**Documento di origine**
______________________________

Mentre scrivo questo appunto, Natale è in dirittura di
arrivo, ne farò un post da pubblicare dopo il 25 dicembre.
I giorni di festa permettono a chi lo vuole, di avere un poco
più di tempo da impegnare a proprio piacimento, io mi concederò
in questo periodo due libri, anzitutto rileggerò con molta
attenzione “L’Orologio” di Carlo Levi, pubblicato nel 1950.
Mi piace rileggere i vecchi libri, confrontare le mie impressioni
di oggi cone quelle di allora, e poi siamo in tempi particolari,
grandi sconvolgimenti si stanno attuando, anche se sono convinta
che, alla fine della festa, a parte il solito passaggio di risorse
dai meno abbienti verso chi più ha, in realtà nulla cambierà,
un po' come se fossimo mosche in un bicchiere, eternamente rigettate
verso il fondo, e noi lì tenaci a ricominciare la scivolosa
scalata.
Si, i tempi che stiamo vivendo richiedono che questo libro
degli anni 50 venga letto o riletto a seconda dei casi . La speranza è che questo
popolo che ancora deve nascere, quello Italiano intendo,
povero assembramento male abbozzato, cominci ad assumere un minimo di
cosapevolezza di sè, dei propri limiti e, perchè no, delle proprie
virtù.

______________________________

**Dati registrati**
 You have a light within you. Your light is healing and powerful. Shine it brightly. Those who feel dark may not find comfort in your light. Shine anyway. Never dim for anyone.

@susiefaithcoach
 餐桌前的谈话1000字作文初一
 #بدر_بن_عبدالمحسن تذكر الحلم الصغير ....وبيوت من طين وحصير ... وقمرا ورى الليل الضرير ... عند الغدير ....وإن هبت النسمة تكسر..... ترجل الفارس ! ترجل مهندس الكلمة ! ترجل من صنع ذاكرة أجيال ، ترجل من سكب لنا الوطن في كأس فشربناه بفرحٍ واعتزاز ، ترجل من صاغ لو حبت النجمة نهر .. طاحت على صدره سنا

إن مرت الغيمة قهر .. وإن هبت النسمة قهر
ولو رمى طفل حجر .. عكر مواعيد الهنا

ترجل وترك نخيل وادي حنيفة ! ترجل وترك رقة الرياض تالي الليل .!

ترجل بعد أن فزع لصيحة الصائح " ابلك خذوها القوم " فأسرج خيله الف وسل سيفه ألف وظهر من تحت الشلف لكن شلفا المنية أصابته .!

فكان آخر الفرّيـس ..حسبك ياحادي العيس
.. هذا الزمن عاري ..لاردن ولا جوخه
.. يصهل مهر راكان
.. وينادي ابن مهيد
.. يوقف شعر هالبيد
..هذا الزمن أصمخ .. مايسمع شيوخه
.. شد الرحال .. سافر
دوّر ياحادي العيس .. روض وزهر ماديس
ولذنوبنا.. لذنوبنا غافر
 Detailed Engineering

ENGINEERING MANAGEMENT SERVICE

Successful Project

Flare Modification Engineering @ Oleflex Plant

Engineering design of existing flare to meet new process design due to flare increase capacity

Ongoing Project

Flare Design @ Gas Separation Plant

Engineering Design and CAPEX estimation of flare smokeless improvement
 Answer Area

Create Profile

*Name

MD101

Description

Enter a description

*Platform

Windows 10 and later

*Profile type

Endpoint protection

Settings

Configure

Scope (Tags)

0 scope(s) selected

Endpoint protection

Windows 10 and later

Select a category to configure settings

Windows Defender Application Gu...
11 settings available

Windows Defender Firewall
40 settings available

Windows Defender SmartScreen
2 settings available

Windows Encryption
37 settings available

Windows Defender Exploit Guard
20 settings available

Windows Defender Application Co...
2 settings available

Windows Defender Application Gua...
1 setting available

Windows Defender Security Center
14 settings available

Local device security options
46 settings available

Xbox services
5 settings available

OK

______________________________

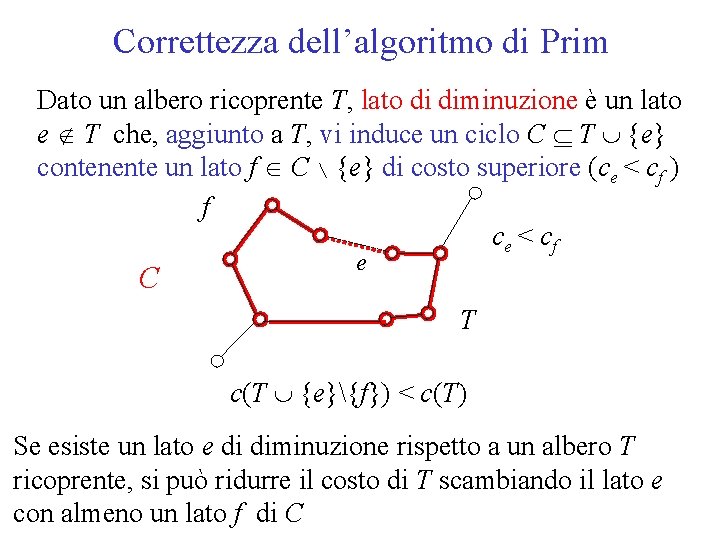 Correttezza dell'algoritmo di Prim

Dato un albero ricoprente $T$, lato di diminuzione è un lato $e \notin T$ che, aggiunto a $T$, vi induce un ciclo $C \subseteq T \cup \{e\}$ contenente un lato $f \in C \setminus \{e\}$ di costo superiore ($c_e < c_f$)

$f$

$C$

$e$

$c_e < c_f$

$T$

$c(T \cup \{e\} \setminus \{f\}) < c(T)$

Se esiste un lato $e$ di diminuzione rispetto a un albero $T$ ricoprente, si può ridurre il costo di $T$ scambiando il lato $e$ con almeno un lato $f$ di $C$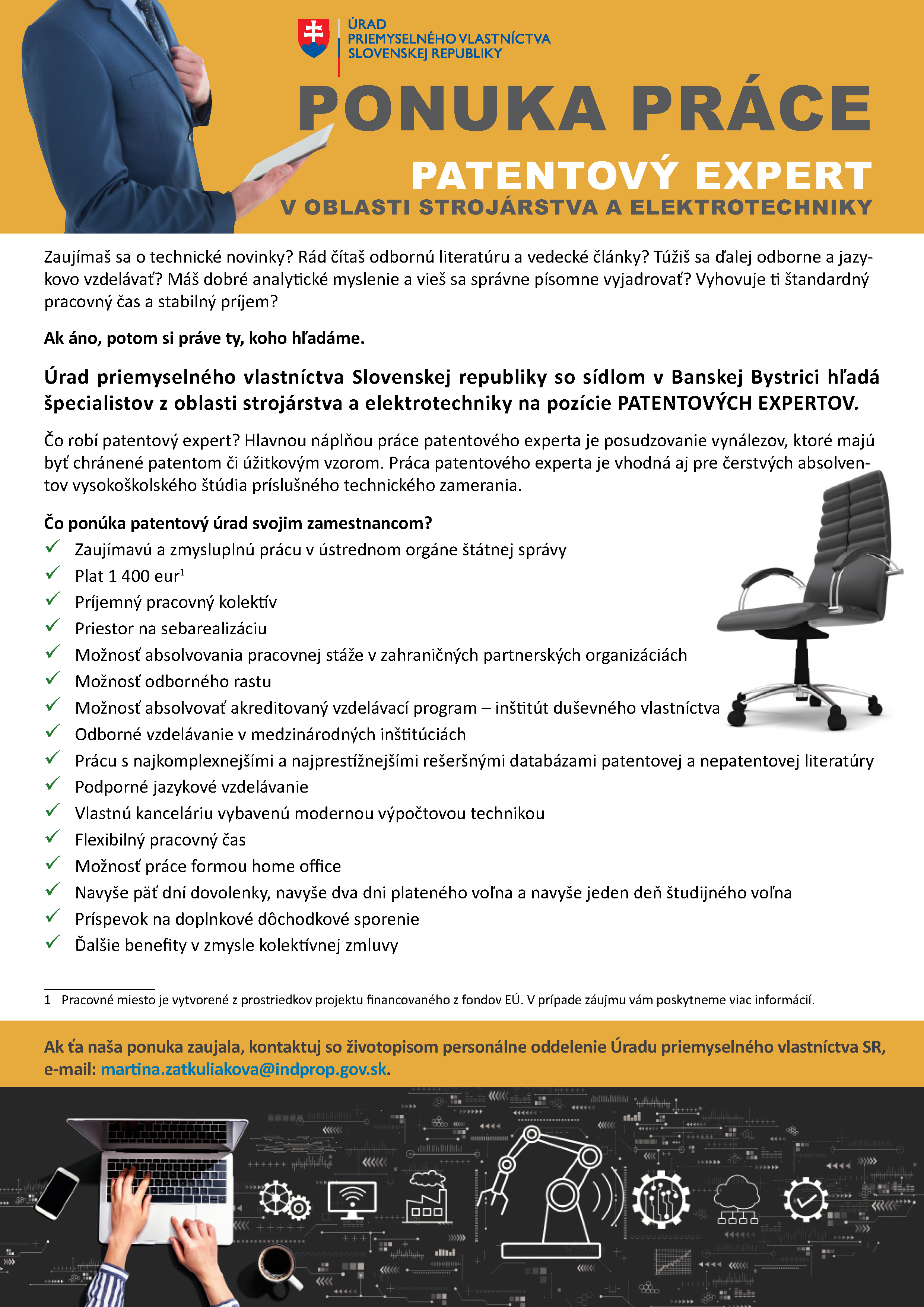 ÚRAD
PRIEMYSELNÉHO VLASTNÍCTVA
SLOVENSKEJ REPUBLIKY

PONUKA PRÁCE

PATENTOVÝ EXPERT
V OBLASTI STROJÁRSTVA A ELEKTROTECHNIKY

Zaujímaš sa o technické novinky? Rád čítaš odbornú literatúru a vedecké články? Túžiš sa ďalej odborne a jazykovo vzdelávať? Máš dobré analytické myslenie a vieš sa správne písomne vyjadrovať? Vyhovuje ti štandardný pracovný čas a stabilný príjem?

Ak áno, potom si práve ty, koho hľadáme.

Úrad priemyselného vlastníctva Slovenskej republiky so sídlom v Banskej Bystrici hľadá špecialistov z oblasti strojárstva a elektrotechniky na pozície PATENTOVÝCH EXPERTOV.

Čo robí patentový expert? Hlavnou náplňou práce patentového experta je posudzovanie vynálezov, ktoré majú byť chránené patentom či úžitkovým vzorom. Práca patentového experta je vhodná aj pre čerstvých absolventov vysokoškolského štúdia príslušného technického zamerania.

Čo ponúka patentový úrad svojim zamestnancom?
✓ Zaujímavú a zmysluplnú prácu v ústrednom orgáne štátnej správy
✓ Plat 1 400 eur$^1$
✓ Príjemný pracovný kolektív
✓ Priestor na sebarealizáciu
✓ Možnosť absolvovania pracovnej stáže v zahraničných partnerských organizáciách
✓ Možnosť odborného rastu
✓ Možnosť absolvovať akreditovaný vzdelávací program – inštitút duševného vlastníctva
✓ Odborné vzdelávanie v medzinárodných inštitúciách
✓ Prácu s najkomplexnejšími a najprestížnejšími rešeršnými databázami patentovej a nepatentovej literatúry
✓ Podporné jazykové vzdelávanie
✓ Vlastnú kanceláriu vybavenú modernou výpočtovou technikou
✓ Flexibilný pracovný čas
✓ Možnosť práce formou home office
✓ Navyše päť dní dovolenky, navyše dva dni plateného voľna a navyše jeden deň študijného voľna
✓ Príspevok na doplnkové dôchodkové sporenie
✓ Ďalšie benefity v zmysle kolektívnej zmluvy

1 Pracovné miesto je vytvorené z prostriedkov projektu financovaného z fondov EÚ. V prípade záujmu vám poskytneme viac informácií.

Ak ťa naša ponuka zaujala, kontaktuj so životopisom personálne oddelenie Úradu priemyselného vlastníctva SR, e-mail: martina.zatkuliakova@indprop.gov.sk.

______________________________

**Compiti da svolgere**
(1) Secondo il documento di origine, di che cosa si spera che il popolo italiano cominci ad assumere consapevolezza? Elencare tutti gli elementi indicati.
(2) In quale anno è stato pubblicato «L'Orologio» di Carlo Levi, stando al documento di origine?
Per rispondere si usi soltanto il documento di origine.

**Soluzioni proposte**
(1) Di sé, dei propri limiti e delle proprie virtù.

(2) Nel 1950.